»»

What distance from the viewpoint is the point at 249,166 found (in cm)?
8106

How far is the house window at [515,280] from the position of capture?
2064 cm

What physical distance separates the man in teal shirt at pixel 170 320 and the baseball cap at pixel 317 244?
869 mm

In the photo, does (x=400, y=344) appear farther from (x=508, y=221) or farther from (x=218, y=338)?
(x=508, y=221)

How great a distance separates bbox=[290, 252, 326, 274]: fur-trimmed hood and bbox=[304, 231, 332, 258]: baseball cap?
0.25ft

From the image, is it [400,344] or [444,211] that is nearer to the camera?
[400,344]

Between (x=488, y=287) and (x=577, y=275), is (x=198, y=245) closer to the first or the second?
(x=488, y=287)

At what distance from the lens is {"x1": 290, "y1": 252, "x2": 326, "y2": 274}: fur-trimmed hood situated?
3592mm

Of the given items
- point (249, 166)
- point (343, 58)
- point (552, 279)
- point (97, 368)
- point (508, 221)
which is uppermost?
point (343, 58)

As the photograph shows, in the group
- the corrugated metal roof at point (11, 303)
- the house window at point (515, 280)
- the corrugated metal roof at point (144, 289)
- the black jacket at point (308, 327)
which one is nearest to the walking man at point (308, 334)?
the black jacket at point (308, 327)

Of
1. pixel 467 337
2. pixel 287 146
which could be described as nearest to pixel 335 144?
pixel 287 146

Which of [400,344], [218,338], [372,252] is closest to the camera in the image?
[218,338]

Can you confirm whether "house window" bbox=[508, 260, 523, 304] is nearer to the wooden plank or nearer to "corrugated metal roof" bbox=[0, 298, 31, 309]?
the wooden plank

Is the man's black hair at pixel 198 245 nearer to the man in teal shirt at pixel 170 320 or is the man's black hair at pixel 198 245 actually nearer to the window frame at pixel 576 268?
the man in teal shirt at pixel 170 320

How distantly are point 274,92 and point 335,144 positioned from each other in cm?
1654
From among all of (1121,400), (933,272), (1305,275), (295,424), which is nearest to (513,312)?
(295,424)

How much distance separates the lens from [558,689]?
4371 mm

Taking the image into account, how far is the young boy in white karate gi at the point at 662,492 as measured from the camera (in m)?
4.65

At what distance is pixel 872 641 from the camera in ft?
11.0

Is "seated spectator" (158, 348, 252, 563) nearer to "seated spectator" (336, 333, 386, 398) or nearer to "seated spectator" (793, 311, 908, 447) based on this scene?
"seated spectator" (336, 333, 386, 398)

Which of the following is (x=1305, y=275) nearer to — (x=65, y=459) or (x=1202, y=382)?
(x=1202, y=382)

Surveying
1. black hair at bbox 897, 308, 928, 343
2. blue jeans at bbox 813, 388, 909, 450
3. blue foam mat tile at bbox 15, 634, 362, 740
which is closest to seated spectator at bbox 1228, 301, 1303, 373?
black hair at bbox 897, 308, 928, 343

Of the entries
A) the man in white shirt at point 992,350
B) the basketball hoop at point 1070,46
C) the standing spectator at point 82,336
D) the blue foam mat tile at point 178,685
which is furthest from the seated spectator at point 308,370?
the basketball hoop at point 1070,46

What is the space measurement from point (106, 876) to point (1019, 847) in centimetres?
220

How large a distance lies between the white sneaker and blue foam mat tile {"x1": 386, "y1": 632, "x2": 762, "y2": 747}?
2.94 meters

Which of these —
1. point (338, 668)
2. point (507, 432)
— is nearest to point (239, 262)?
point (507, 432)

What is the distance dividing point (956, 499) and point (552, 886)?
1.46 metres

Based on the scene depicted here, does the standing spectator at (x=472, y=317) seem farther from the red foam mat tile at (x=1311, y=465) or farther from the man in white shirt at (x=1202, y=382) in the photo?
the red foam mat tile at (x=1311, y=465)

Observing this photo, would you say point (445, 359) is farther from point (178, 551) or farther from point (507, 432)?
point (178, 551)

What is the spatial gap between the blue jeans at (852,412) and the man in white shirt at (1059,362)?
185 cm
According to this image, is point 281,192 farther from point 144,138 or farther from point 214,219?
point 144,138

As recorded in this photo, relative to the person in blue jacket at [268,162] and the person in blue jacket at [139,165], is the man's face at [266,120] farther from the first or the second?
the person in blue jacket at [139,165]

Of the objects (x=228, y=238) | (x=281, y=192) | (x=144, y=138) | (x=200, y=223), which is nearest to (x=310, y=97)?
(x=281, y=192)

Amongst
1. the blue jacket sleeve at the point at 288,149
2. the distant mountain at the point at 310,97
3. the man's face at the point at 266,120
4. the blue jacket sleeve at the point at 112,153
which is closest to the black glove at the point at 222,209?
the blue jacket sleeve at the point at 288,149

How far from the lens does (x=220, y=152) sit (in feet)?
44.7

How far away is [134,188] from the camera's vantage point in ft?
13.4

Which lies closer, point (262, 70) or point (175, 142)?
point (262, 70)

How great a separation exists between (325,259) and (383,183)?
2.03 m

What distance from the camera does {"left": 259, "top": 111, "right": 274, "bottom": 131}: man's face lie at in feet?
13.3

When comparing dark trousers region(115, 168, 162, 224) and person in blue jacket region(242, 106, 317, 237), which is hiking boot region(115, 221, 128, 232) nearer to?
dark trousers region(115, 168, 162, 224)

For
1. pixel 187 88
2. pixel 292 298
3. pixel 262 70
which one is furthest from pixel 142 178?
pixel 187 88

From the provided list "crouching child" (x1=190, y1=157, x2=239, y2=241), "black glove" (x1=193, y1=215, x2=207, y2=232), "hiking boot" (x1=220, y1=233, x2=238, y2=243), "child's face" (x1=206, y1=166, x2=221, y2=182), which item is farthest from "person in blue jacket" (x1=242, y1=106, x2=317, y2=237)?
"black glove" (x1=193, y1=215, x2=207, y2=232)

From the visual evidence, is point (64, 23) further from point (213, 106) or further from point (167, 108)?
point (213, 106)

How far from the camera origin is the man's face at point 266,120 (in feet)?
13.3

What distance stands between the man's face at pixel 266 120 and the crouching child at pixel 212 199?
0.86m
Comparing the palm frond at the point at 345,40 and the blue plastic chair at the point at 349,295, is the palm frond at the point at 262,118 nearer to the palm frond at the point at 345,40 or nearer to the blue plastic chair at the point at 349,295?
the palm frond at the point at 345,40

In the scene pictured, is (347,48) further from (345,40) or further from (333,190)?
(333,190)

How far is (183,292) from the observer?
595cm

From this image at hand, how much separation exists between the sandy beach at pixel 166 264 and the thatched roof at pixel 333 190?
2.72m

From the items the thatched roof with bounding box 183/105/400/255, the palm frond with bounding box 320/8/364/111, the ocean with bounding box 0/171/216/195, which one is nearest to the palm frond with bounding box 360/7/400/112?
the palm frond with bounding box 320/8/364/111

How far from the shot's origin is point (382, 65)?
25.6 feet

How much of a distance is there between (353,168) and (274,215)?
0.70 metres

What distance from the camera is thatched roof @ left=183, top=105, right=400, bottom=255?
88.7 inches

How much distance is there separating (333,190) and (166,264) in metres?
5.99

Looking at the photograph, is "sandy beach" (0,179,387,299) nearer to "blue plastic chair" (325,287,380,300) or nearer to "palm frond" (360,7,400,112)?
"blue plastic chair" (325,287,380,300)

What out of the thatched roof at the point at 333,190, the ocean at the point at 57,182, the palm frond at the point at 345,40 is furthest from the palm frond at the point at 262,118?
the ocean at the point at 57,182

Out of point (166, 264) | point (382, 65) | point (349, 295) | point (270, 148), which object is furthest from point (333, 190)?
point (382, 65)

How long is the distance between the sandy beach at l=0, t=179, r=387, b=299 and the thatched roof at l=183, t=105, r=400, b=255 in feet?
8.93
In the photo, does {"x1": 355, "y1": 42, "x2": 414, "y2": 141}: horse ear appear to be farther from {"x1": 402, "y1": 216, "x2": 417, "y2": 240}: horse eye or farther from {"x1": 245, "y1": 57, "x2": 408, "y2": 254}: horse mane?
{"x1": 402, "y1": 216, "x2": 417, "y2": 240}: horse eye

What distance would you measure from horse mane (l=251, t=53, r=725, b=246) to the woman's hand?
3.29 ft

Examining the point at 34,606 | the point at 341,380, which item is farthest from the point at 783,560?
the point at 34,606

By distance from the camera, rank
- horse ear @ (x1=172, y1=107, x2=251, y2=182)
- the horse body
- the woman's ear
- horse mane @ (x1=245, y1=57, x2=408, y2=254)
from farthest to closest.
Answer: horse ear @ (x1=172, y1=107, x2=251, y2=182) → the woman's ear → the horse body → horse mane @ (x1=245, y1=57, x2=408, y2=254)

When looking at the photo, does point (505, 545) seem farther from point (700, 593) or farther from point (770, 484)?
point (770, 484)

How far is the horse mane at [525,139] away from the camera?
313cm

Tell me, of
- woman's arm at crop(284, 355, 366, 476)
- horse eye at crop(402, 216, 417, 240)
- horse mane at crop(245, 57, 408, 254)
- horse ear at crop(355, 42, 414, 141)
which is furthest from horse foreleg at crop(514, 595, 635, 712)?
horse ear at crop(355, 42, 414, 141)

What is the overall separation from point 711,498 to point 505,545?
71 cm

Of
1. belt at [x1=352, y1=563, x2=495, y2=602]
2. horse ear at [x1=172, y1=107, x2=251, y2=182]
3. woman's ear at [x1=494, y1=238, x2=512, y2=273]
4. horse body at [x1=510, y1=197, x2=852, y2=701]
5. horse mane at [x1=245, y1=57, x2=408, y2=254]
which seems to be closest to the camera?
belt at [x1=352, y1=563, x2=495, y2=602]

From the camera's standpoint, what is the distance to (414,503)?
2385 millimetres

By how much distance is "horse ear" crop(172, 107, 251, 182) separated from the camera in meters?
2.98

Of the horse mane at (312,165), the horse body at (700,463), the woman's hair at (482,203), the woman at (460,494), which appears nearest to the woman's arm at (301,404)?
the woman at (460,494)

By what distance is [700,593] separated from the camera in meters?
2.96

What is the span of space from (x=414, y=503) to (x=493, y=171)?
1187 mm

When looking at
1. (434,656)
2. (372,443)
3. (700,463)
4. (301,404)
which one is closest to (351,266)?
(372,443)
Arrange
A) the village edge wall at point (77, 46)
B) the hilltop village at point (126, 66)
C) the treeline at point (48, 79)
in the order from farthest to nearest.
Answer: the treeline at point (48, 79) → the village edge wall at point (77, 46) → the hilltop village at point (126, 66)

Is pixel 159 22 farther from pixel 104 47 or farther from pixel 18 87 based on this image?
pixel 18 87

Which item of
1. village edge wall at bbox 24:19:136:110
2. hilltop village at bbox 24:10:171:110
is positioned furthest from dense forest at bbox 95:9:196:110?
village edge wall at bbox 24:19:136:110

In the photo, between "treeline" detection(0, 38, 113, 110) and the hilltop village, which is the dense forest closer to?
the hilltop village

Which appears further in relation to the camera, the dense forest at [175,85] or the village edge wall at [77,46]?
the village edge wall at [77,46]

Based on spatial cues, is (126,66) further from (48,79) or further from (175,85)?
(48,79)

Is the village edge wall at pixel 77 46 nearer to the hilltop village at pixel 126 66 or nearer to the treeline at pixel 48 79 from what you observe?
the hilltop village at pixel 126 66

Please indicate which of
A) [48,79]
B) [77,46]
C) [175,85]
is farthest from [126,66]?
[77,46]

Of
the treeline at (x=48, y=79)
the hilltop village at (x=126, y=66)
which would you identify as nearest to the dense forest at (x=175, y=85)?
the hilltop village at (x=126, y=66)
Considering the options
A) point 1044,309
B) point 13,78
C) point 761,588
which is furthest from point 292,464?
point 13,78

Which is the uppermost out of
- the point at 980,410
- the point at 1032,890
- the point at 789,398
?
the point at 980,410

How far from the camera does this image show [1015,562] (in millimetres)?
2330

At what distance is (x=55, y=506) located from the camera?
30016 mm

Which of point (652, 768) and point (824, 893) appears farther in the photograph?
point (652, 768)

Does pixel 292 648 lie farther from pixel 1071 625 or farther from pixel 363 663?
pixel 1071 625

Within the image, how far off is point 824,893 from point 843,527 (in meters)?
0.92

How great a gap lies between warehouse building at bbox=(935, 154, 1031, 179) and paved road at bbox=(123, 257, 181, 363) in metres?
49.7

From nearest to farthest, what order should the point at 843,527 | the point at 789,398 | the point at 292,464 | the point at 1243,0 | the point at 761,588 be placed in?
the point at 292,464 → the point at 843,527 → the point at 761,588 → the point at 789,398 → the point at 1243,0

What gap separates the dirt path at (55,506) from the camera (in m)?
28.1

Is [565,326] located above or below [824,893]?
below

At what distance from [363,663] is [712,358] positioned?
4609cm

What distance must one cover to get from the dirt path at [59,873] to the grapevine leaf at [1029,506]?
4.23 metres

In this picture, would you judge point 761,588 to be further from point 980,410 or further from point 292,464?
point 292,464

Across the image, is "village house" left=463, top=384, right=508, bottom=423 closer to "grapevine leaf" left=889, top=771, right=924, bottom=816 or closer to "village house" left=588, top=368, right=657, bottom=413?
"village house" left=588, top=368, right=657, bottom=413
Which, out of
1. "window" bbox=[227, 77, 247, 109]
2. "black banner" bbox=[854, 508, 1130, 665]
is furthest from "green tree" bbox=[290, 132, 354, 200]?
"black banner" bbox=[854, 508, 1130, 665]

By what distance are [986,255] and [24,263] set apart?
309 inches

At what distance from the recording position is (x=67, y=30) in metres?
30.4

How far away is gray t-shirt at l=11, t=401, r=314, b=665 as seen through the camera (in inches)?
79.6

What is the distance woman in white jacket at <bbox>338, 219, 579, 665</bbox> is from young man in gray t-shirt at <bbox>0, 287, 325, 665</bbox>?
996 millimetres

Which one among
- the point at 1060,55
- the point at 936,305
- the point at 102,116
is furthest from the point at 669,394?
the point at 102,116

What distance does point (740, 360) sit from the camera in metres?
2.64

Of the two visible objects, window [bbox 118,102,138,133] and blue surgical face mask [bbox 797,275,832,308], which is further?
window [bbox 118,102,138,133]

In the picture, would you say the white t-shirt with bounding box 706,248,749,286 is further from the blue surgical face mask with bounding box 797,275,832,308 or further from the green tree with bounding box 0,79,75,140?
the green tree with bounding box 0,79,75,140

««

§ **GOAL OF THE EXERCISE**: Reproduce only the lines from the line containing "What distance must" to the last line of the material above, both of those lines included.

§ **WRITTEN ANSWER**:
What distance must one cover to get from the dirt path at [59,873] to the grapevine leaf at [1029,506]?
4.23 metres

In this picture, would you judge point 761,588 to be further from point 980,410 or further from point 292,464?
point 292,464

Across the image, is "village house" left=463, top=384, right=508, bottom=423 closer to "grapevine leaf" left=889, top=771, right=924, bottom=816 or closer to "village house" left=588, top=368, right=657, bottom=413?
"village house" left=588, top=368, right=657, bottom=413
Which, out of
1. "window" bbox=[227, 77, 247, 109]
2. "black banner" bbox=[854, 508, 1130, 665]
is furthest from "green tree" bbox=[290, 132, 354, 200]?
"black banner" bbox=[854, 508, 1130, 665]

By what distance are [986,255] and [24,263] set apart?
309 inches

At what distance from the recording position is (x=67, y=30) in metres?
30.4

How far away is gray t-shirt at l=11, t=401, r=314, b=665 as seen through the camera (in inches)?
79.6

What is the distance woman in white jacket at <bbox>338, 219, 579, 665</bbox> is from young man in gray t-shirt at <bbox>0, 287, 325, 665</bbox>?
996 millimetres

Which one among
- the point at 1060,55
- the point at 936,305
- the point at 102,116
is furthest from the point at 669,394?
the point at 102,116

What distance does point (740, 360) sit from the camera in metres?
2.64

Of the two visible objects, window [bbox 118,102,138,133] and blue surgical face mask [bbox 797,275,832,308], which is further?
window [bbox 118,102,138,133]

In the picture, would you say the white t-shirt with bounding box 706,248,749,286 is further from the blue surgical face mask with bounding box 797,275,832,308 or further from the green tree with bounding box 0,79,75,140?
the green tree with bounding box 0,79,75,140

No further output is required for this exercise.